**WHAT TO WORK ON**
Nothing but the lines from the one with "family: Cervidae" through the last line of the data should be restated, each word for word.
[SUPPLIED MATERIAL — start]
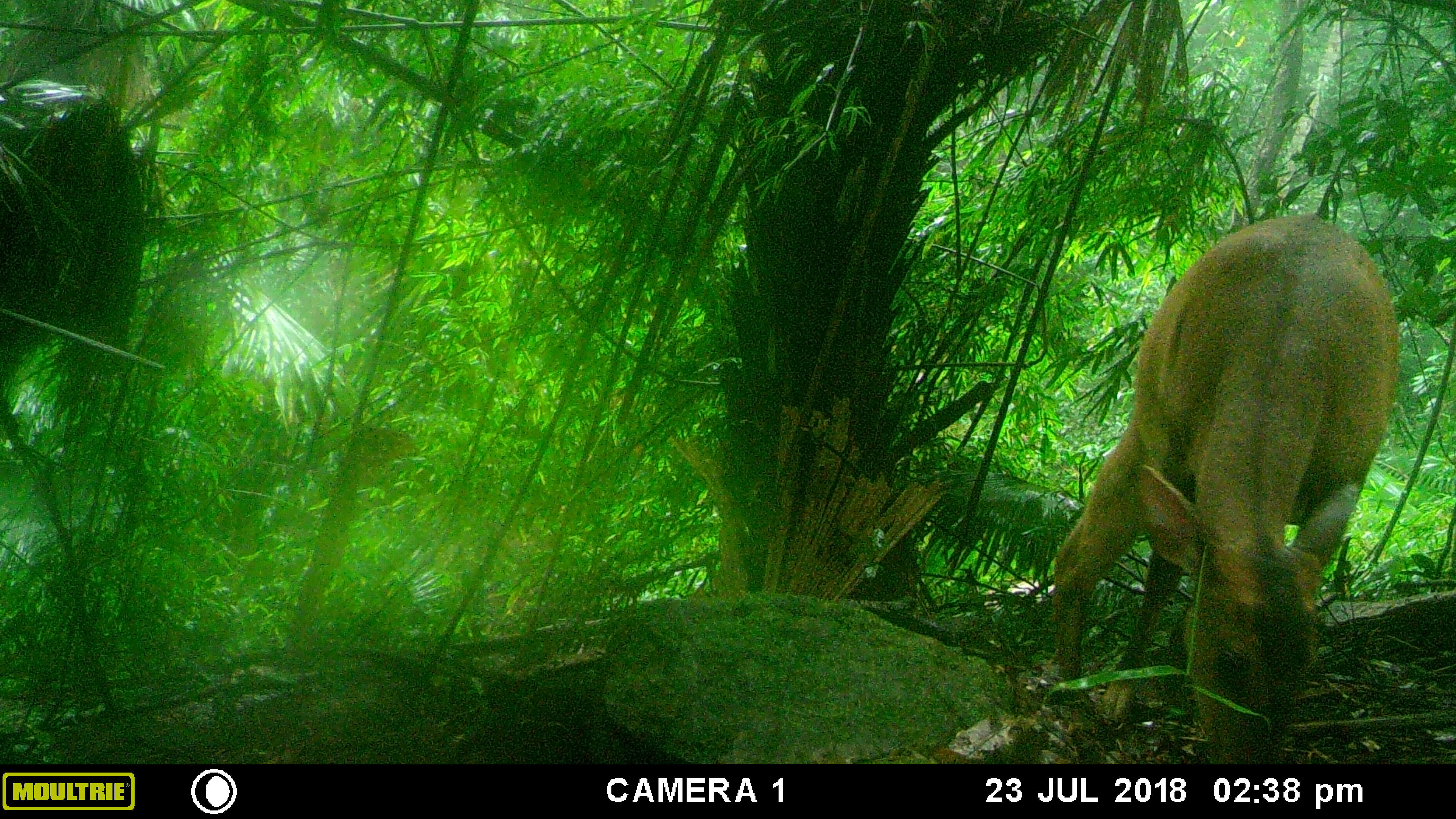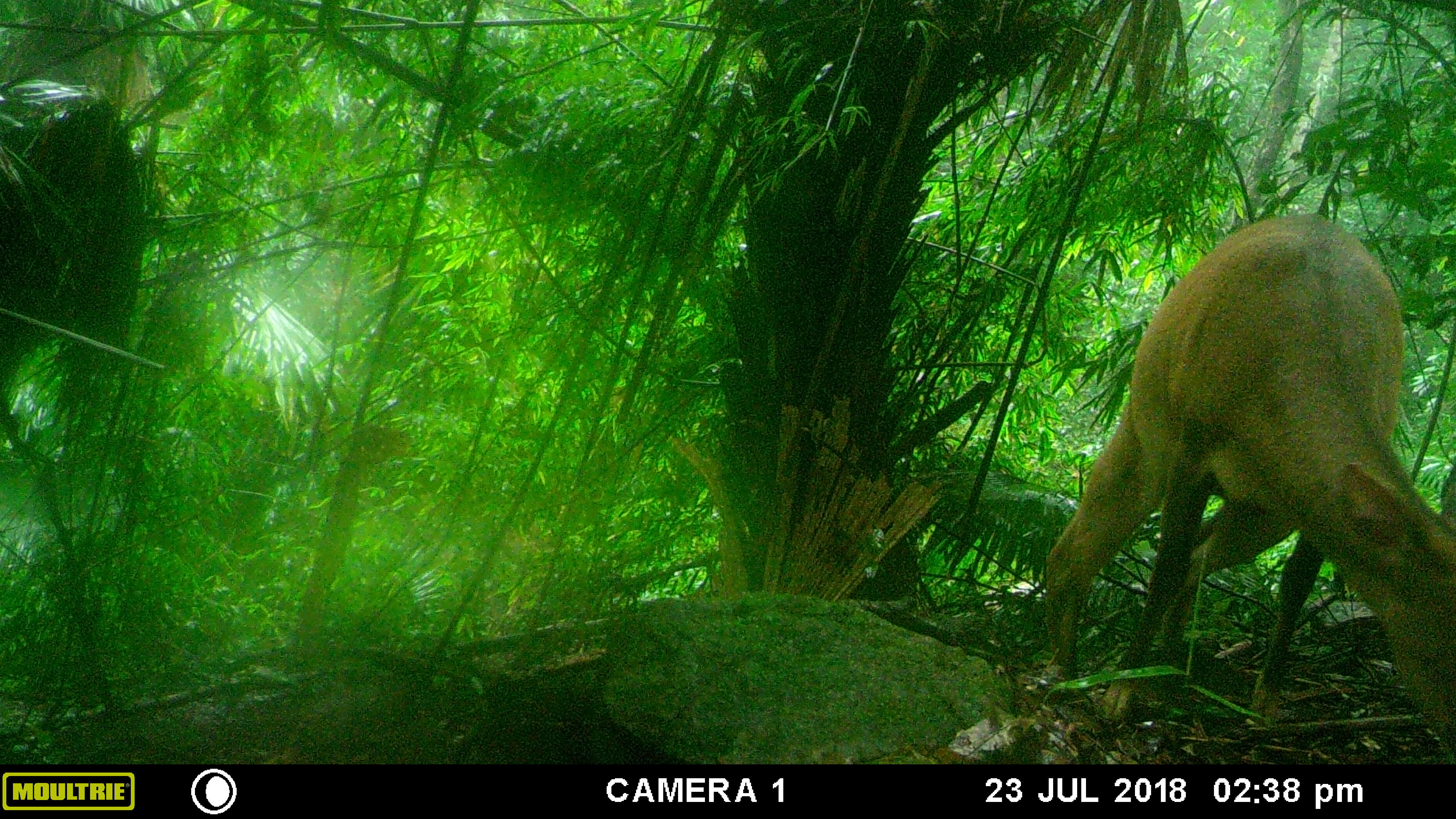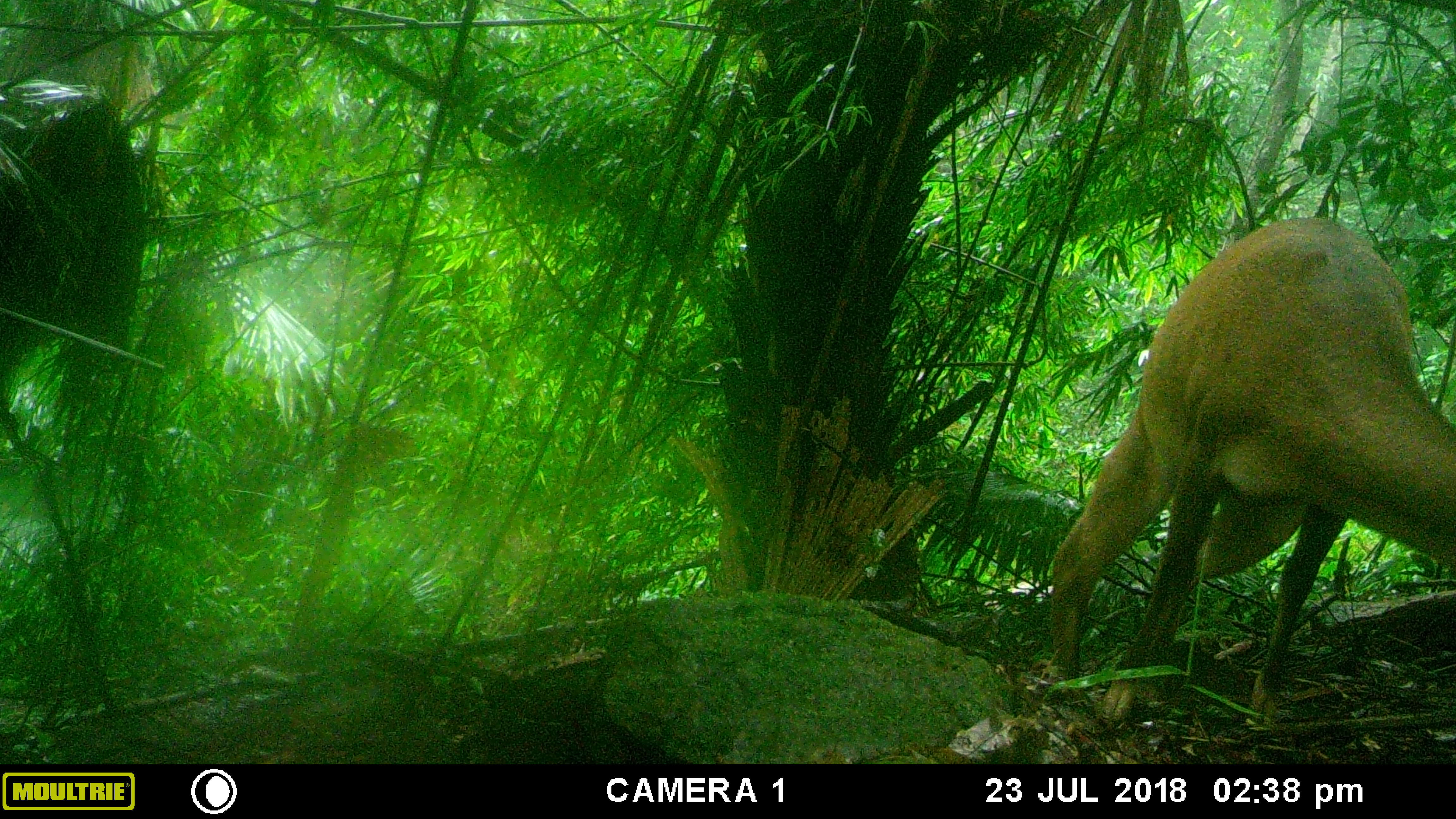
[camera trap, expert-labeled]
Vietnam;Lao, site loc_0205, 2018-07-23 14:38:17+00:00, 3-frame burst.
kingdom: Animalia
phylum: Chordata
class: Mammalia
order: Artiodactyla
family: Cervidae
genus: Muntiacus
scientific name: Muntiacus vuquangensis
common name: large-antlered muntjac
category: large antlered muntjac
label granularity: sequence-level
[SUPPLIED MATERIAL — finish]
**COMPLETED EXERCISE**
family: Cervidae
genus: Muntiacus
scientific name: Muntiacus vuquangensis
common name: large-antlered muntjac
category: large antlered muntjac
label granularity: sequence-level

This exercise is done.